■ PASSAGE ■
[Start of section]

With research showing that approximately 75% recidivism rate in the USA, there's significant room for improvement, when effective programs and technology are deployed. We're excited about the growth we are experiencing and about the growing demand for our products.

After several years to which we transitioned from our legacy business to the IoT tracking and attenders business, we're happy to show the shift in nice growth in revenue and profit. We believe that we're well-positioned for continued expansion by capitalizing on the many new opportunities that lay before us.

These are being driven by multiple factors, including our strong presence reputation in the U.S. and European markets, the countercyclical nature of the electronic monitoring industry, the growing public policy shift to monitoring instead of incarceration, and the growing adaption of the method violence prevention solutions.

We anticipate sustained growth by expanding our market share in the U.S. and Europe. Our commitment to preserving our technology advantages and robust growth foundations remain steadfast as we continue to invest and the investment will support the expansion into more locations. With that, I'll turn the call over to the operator to open for questions.

Operator?.

Operator

[Operator Instructions] Your first question for today is from Matthew Galinko with Maxim Group..

[End of section]

■ TASK TO CARRY OUT ■
Summarize the passage above in two sentences.

■ SOURCE MATERIAL ■
[Start of section]

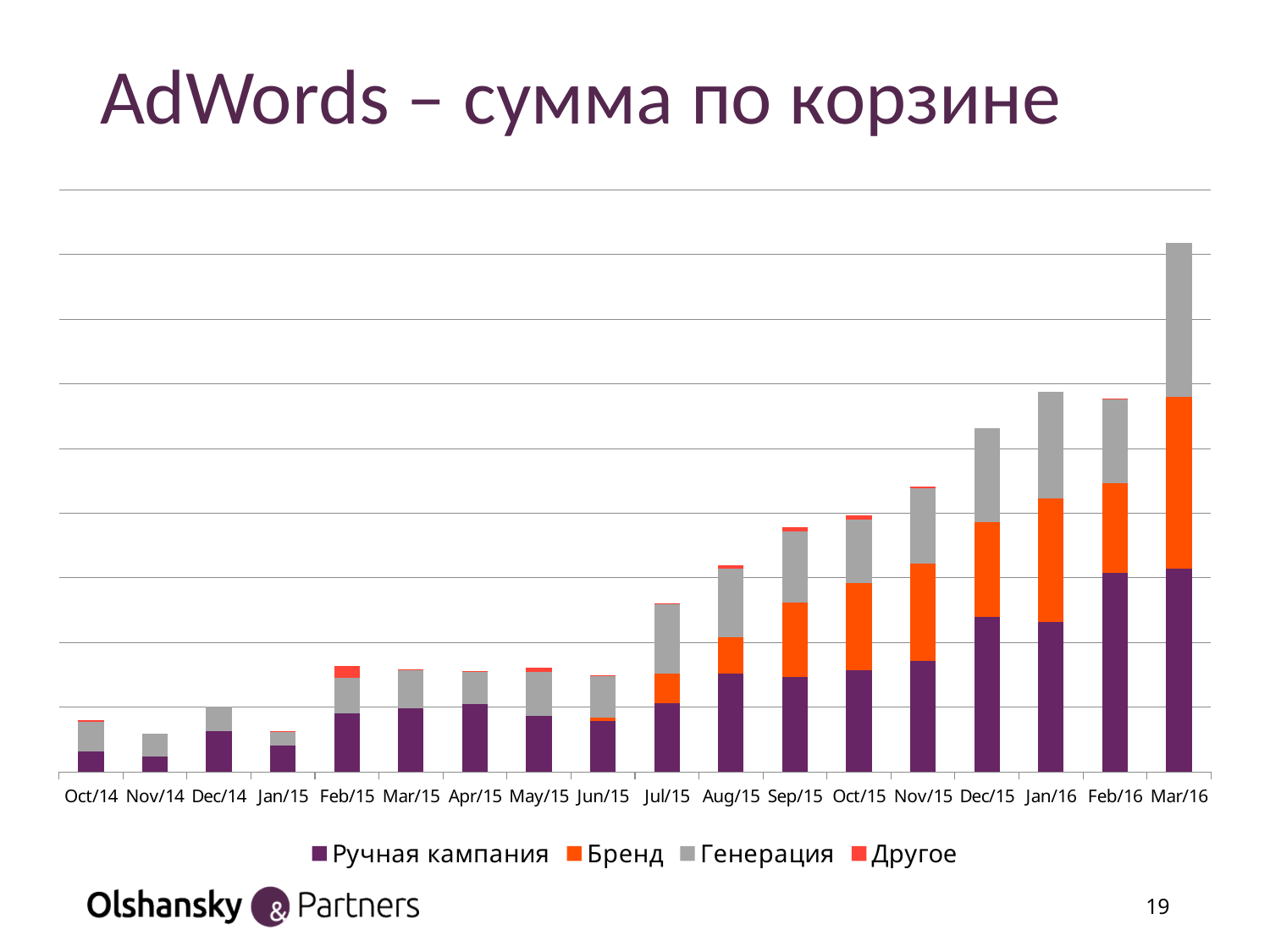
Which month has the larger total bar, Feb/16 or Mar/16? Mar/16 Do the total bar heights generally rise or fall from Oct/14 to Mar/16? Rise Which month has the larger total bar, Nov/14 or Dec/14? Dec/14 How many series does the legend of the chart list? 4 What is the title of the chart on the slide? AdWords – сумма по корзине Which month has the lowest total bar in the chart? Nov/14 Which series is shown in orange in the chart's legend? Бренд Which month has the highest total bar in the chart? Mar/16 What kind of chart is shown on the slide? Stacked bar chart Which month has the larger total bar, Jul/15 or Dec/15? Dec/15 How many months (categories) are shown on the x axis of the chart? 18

[End of section]

■ OUTPUT FOR THIS EXERCISE ■
After several years of moving from its legacy business into IoT tracking, the company reports solid growth in revenue and profit and rising demand for its products. It credits its opportunities to factors such as its reputation in the U.S. and European markets, the countercyclical nature of electronic monitoring, and a public policy shift toward monitoring instead of incarceration, and it expects sustained growth by expanding its market share in the U.S. and Europe.